→ TRAVAIL À RÉALISER
Répondez aux questions suivantes d'après le texte sur les artistes reproduit ci-dessous.
(a) De quoi les artistes sont-ils dotés pour sentir avant les autres les signes avant-coureurs ?
(b) Quels signes s'inscrivent sur les murs du palais de Babylone ?
(c) Quelles deux personnes le texte cite-t-il en exemple ?

→ TEXTE DE L'EXERCICE
========================

Les artistes ont des antennes hypersensibles qui leur font sentir avant les autres les signes avant-coureurs, les vibrations préliminaires des grandes secousses sismiques collectives. Ils voient les signes - les Mané, Thécel, Phares - qui s'inscrivent sur les murs du palais de Babylone. Et ceux qui ne se bouchent pas les yeux et les oreilles ou ne se cantonnent pas dans le cynisme en arrivent à un point insupportable où la conscience n'en peut plus de porter le poids de ce qu'elle comprend, de ce qu'elle pressent par trop.
Surtout ceux dont la conscience individuelle est fortement imbriquée dans la conscience collective et qui en portent l'héritage symbolique sur leurs épaules comme un étendard ou une croix. Tels Yukio Mishima et Hubert Aquin.

========================

→ DONNÉES AFFICHÉES
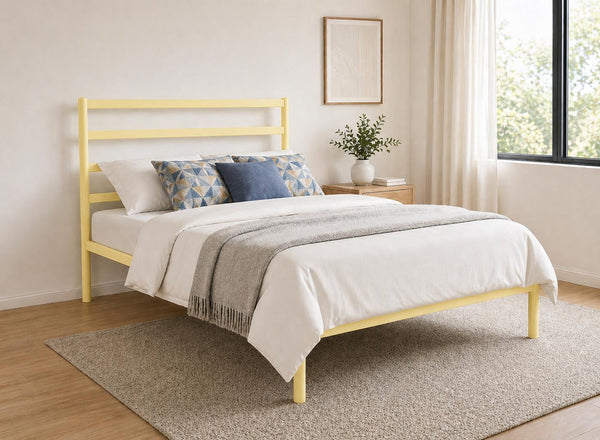 Belmont Bed in Pastel yellow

========================

→ CORRIGÉ CI-DESSOUS
(a) Ils ont des antennes hypersensibles.
(b) Les signes Mané, Thécel, Phares.
(c) Yukio Mishima et Hubert Aquin.